Chavez hailed by 10 Latin countries

Former US president Jimmy Carter and other international election monitors pledged to go the extra mile to dispel opposition claims that a failed Venezuelan referendum that sought to oust President Hugo Chavez was rigged, and to prevent further political upheaval.

Chavez hailed by 10 Latin countries

Former US president Jimmy Carter and other international election monitors pledged to go the extra mile to dispel opposition claims that a failed Venezuelan referendum that sought to oust President Hugo Chavez was rigged, and to prevent further political upheaval.

Today, they will be witnesses as local election officials check a random sampling of results from 150 voting stations – a rare follow-up move to an election they have already said looked clean.

“We have no reason to doubt the integrity of the electoral process nor the accuracy of the referendum results,” Carter asserted at a news conference yesterday.

The leaders of 10 Latin American countries issued a joint statement calling the vote clean and peaceful and congratulating Chavez for his “democratic victory”.

Carter and Cesar Gaviria, the head of the Organisation of American States, have been working for two years to find a solution to the often bloody political crisis that has gripped Venezuela, the world’s fifth-largest oil exporting nation.

The referendum was carried out on touch-screen voting machines, which produced a paper receipt of each vote, much like an ATM. Voters then deposited the receipts into a ballot box.

Amid charges that the electronic machines were rigged, the monitors will be checking the results from the machines against the paper ballots to make sure there are no major discrepancies.

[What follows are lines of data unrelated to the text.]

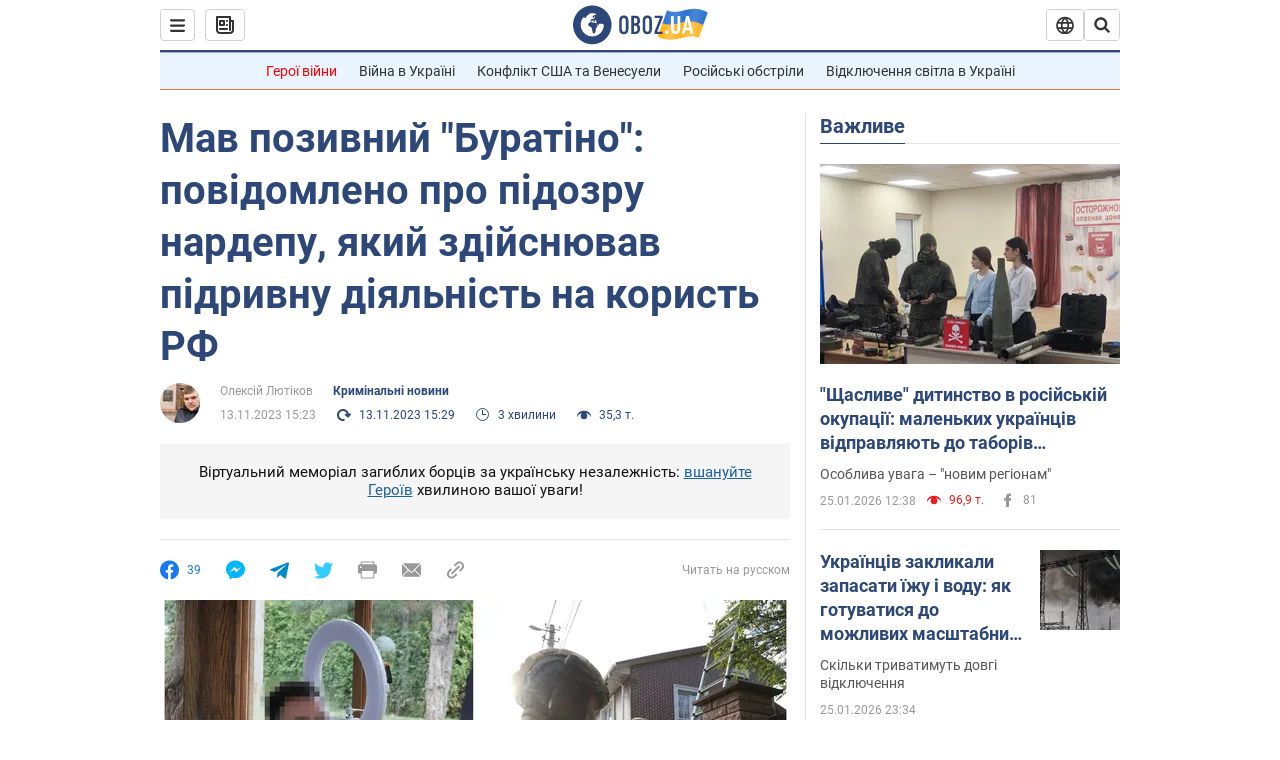

--- FILE ---
content_type: application/x-javascript; charset=utf-8
request_url: https://servicer.idealmedia.io/1418748/1?nocmp=1&sessionId=69773a20-03804&sessionPage=1&sessionNumberWeek=1&sessionNumber=1&scale_metric_1=64.00&scale_metric_2=256.00&scale_metric_3=100.00&cbuster=1769421344106489208626&pvid=940f0450-a9fd-4830-8bf5-93674e7588e5&implVersion=11&lct=1763555100&mp4=1&ap=1&consentStrLen=0&wlid=12189043-404e-4285-ac01-3efdd746b4b7&uniqId=0aff3&niet=4g&nisd=false&evt=%5B%7B%22event%22%3A1%2C%22methods%22%3A%5B1%2C2%5D%7D%2C%7B%22event%22%3A2%2C%22methods%22%3A%5B1%2C2%5D%7D%5D&pv=5&jsv=es6&dpr=1&hashCommit=cbd500eb&apt=2023-11-13T15%3A23%3A00&tfre=3938&w=0&h=1&tl=150&tlp=1&sz=0x1&szp=1&szl=1&cxurl=https%3A%2F%2Fincident.obozrevatel.com%2Fukr%2Fcrime%2Fmav-pozivnij-buratino-povidomleno-pro-pidozru-nardepu-yakij-zdijsnyuvav-pidrivnu-diyalnist-na-korist-rf.htm&ref=&lu=https%3A%2F%2Fincident.obozrevatel.com%2Fukr%2Fcrime%2Fmav-pozivnij-buratino-povidomleno-pro-pidozru-nardepu-yakij-zdijsnyuvav-pidrivnu-diyalnist-na-korist-rf.htm%3F_ga%3D2.171531811.2091359422.1700893189-1344503706.1700893189%26_gl%3D1*vw1e7l*_ga*MTM0NDUwMzcwNi4xNzAwODkzMTg5*_ga_JBX3X27G7H*MTcwMDkwOTk1MC42LjAuMTcwMDkwOTk1MC42MC4wLjA.
body_size: 877
content:
var _mgq=_mgq||[];
_mgq.push(["IdealmediaLoadGoods1418748_0aff3",[
["ua.tribuna.com","11961719","1","Дерюгина ответила на вопрос, почему развелась с Блохиным","Президент Украинской федерации гимнастики Ирина Дерюгина рассказала, почему завершился ее брак с Олегом Блохиным.– Почему вы развелись?– У него родились дети.","0","","","","FmW9Gs6Ih5EyfVUNA12louTlI_DWVYM3nhBya4YEIIw0SzVyF_SAN_yRZlnvElbRJP9NESf5a0MfIieRFDqB_Kldt0JdlZKDYLbkLtP-Q-UVSi9T4d9T3YsYmTsf5Wl_",{"i":"https://s-img.idealmedia.io/n/11961719/45x45/160x0x520x520/aHR0cDovL2ltZ2hvc3RzLmNvbS90LzQyNjAwMi85MjI3NTQ4ODU2NmYyMWU5ODlkYWVlN2NhMjI4NTQ4NS5qcGc.webp?v=1769421344-teEIlorjVTsroSiUJvO2dJM77mO-dlSXKgNEExVgo9M","l":"https://clck.idealmedia.io/pnews/11961719/i/1298901/pp/1/1?h=FmW9Gs6Ih5EyfVUNA12louTlI_DWVYM3nhBya4YEIIw0SzVyF_SAN_yRZlnvElbRJP9NESf5a0MfIieRFDqB_Kldt0JdlZKDYLbkLtP-Q-UVSi9T4d9T3YsYmTsf5Wl_&utm_campaign=obozrevatel.com&utm_source=obozrevatel.com&utm_medium=referral&rid=2e43c9e6-fa9d-11f0-9356-d404e6f98490&tt=Direct&att=3&afrd=296&iv=11&ct=1&gdprApplies=0&muid=q0qILoa8imT1&st=-300&mp4=1&h2=RGCnD2pppFaSHdacZpvmnsy2GX6xlGXVu7txikoXAu9RGCPw-Jj4BtYdULfjGweqWZ1ZO-tw1p4XvU9aUf71HQ**","adc":[],"sdl":0,"dl":"","category":"Спорт","dbbr":0,"bbrt":0,"type":"e","media-type":"static","clicktrackers":[],"cta":"Читати далі","cdt":"","tri":"2e43d92e-fa9d-11f0-9356-d404e6f98490","crid":"11961719"}],],
{"awc":{},"dt":"desktop","ts":"","tt":"Direct","isBot":1,"h2":"RGCnD2pppFaSHdacZpvmnsy2GX6xlGXVu7txikoXAu9RGCPw-Jj4BtYdULfjGweqWZ1ZO-tw1p4XvU9aUf71HQ**","ats":0,"rid":"2e43c9e6-fa9d-11f0-9356-d404e6f98490","pvid":"940f0450-a9fd-4830-8bf5-93674e7588e5","iv":11,"brid":32,"muidn":"q0qILoa8imT1","dnt":2,"cv":2,"afrd":296,"consent":true,"adv_src_id":39175}]);
_mgqp();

The paper ballots will be checked at election offices while votes recorded in the machines will be examined at an army base.

Carter made it clear that the opposition won’t have a leg to stand on if they keep crying foul after the audit, which he said should be completed by tomorrow.

“It should be sufficient to address the remaining concerns that have been expressed by the opposition,” Carter said at the nationally broadcast news conference.

In Washington, the US State Department said the referendum should end Venezuela’s political crisis.

“The people of Venezuela have spoken,” spokesman Adam Ereli said. It was a conciliatory comment from the US government, which often has harsh words for Chavez, a blunt critic of US foreign policy.

Strengthened by his victory, Chavez is now setting his sights on centralising power, including exerting control over the courts, local police and the nation’s broadcast stations.

This has increased concerns among some critics that he intends to install a Cuban-style dictatorship, even though elections and the referendum held since he was swept to power in a 1998 have been clear and fair.